2 - O NEAG é coordenado por um trabalhador a designar pelo presidente do CEPAM.

Artigo 23.º

Núcleo de Formação e Recursos Pedagógicos

1 - São atribuições do NFRP, designadamente:

a) A realização de formação adequada, em articulação com o DP e a DRH, com caráter de regularidade, aos trabalhadores, com vista à sua valorização e à melhoria da qualidade dos serviços prestados;

b) Produzir conteúdos formativos e ações de formação de curta duração, com especial ênfase no domínio das artes, de forma a melhorar as competências dos agentes educativos e culturais da RAM;

c) Organizar em parceria com instituições do ensino superior, cursos profissionais superiores e outros, na área das artes;

d) Criar recursos pedagógicos e composições musicais essenciais ao desenvolvimento das atividades letivas e artísticas;

e) Criar e compilar documentação digital no domínio das artes e divulgá-la através de plataformas online especializadas, nomeadamente o Portal de Recursos de Educação Artística;

f) Organizar e gerir a loja online do CEPAM;

g) Recolher e tratar informação estatística de interesse para a atividade do CEPAM;

h) Apoiar o Núcleo de Estudos Artísticos nos projetos de investigação;

i) Exercer as demais funções que, dentro da sua área funcional, lhe sejam atribuídas.

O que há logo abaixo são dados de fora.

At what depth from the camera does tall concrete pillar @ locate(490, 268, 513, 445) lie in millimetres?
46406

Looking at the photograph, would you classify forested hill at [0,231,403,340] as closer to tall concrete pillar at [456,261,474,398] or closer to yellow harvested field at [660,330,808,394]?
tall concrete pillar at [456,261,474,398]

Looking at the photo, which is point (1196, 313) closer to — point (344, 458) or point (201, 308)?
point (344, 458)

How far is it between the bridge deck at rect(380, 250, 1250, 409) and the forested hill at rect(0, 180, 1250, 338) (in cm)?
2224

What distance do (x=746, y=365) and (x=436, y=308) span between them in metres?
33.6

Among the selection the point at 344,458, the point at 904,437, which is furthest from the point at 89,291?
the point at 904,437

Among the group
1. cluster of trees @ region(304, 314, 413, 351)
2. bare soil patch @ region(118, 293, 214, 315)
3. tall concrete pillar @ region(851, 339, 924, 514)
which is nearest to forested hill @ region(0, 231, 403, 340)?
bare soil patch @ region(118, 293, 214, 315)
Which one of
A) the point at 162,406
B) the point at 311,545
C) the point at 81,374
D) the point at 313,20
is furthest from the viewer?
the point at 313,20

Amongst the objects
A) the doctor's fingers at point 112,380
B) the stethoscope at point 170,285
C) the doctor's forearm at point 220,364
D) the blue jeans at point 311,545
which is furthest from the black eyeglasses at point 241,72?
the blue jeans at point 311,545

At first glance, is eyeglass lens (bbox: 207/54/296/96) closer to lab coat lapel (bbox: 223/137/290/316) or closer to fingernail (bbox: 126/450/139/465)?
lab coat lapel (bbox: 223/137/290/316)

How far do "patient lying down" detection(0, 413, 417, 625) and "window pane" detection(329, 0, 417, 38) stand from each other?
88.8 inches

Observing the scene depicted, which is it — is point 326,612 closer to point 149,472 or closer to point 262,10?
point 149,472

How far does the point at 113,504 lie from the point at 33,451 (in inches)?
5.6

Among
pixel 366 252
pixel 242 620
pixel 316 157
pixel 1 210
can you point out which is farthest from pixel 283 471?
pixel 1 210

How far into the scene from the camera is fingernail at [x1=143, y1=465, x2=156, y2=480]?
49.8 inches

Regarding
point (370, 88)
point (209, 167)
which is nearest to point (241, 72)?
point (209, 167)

2 - O NFRP é coordenado por um trabalhador a designar pelo presidente do CEPAM.

Artigo 24.º

Núcleo de Produção Audiovisual

1 - São atribuições do NPA, designadamente:

a) Organizar, maximizar e coordenar o estúdio de áudio e vídeo do CEPAM;

b) Contribuir para o aumento da utilização das novas tecnologias aplicadas às artes, em contexto educativo;

c) Apoiar no plano audiovisual a temporada artística e outros eventos do CEPAM;

d) Exercer as demais funções que, dentro da sua área funcional, lhe sejam atribuídas.

2 - O NPA é coordenado por um trabalhador a designar pelo presidente do CEPAM.

Artigo 25.º

Gabinete de Investigação e Documentação

1 - São atribuições do GID, designadamente:

a) Promover a investigação na área das artes, com especial foco no património cultural madeirense e no domínio da educação artística;

b) Divulgar projetos de investigação através da participação em congressos e publicação de artigos em edições científicas;

c) Conceber periodicamente uma revista científica no domínio das artes indexada em diretórios internacionais;

d) Colaborar com o GIPA em projetos de promoção das artes madeirenses;

e) Promover a cooperação e o intercâmbio cultural, científico e técnico com instituições nacionais e estrangeiras, em especial dos países de língua oficial portuguesa e do espaço europeu;

f) Organizar e gerir as bibliotecas;

g) Exercer as demais funções que, dentro da sua área funcional, lhe sejam atribuídas.

2 - O GID é coordenado por um licenciado, integrado na carreira técnica superior ou numa carreira especial, designado por despacho do Secretário Regional de Educação.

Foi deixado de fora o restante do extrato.